Page text START

Hacker Read top | best | new | newcomments | leaders | about | bookmarklet login
Compressed file-systems increase performance (blogs.sun.com) similar stories update story
38.0 points by ryandvm | karma 8694 | avg karma 5.21 2010-02-02 19:20:22+00:00 | hide | past | favorite | 36 comments



view as:

Not a big surprise. We've hit a point in the I/O bandwidth-to-spare-CPU-cycles ratio where this now saves us time getting bits into RAM.

IIRC, the latest Firefox (3.6) is now compressing files on-disk using HFS' built-in compression to cut ~20% off launch time.


Actually we hit this point at least a decade ago; I remember getting improved performance by using a compressing filesystem for Windows 3.1. CPUs have been outrunning disks for a while, only the number of orders of magnitude has really changed.

Part of this is that even very cheap algorithms can consistently get "some" compression; as the article observes, bzip is still a net loss for many cases, but gzip-style compression has been better-than-free for a while now, as long as your CPU isn't loaded.

Page text END
The data START

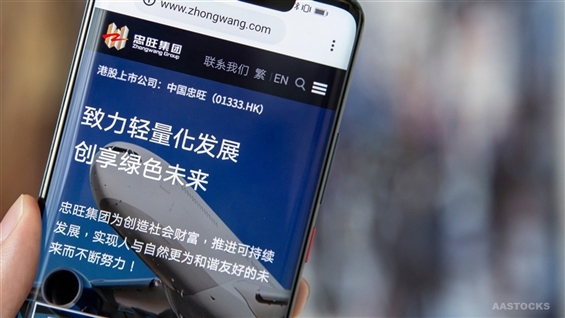 博雷頓主席增持17萬股利好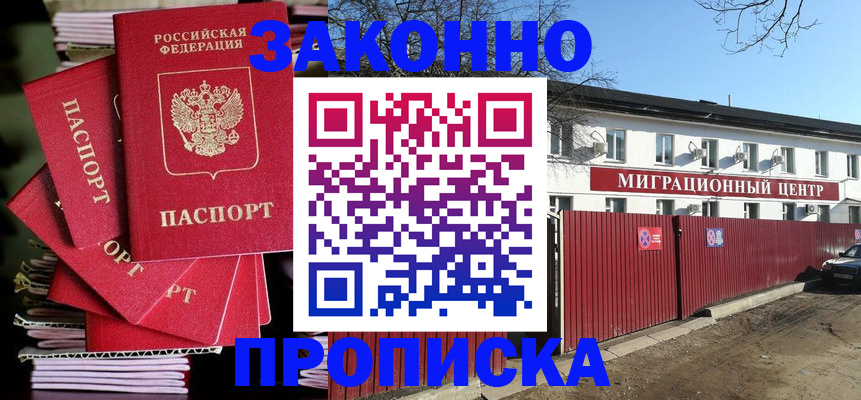 прописка для кредита в Ефремове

The data END

Reproduce the forum thread above on compressed file systems word for word, from start to finish.

Hacker Read top | best | new | newcomments | leaders | about | bookmarklet login
Compressed file-systems increase performance (blogs.sun.com) similar stories update story
38.0 points by ryandvm | karma 8694 | avg karma 5.21 2010-02-02 19:20:22+00:00 | hide | past | favorite | 36 comments



view as:

Not a big surprise. We've hit a point in the I/O bandwidth-to-spare-CPU-cycles ratio where this now saves us time getting bits into RAM.

IIRC, the latest Firefox (3.6) is now compressing files on-disk using HFS' built-in compression to cut ~20% off launch time.


Actually we hit this point at least a decade ago; I remember getting improved performance by using a compressing filesystem for Windows 3.1. CPUs have been outrunning disks for a while, only the number of orders of magnitude has really changed.

Part of this is that even very cheap algorithms can consistently get "some" compression; as the article observes, bzip is still a net loss for many cases, but gzip-style compression has been better-than-free for a while now, as long as your CPU isn't loaded.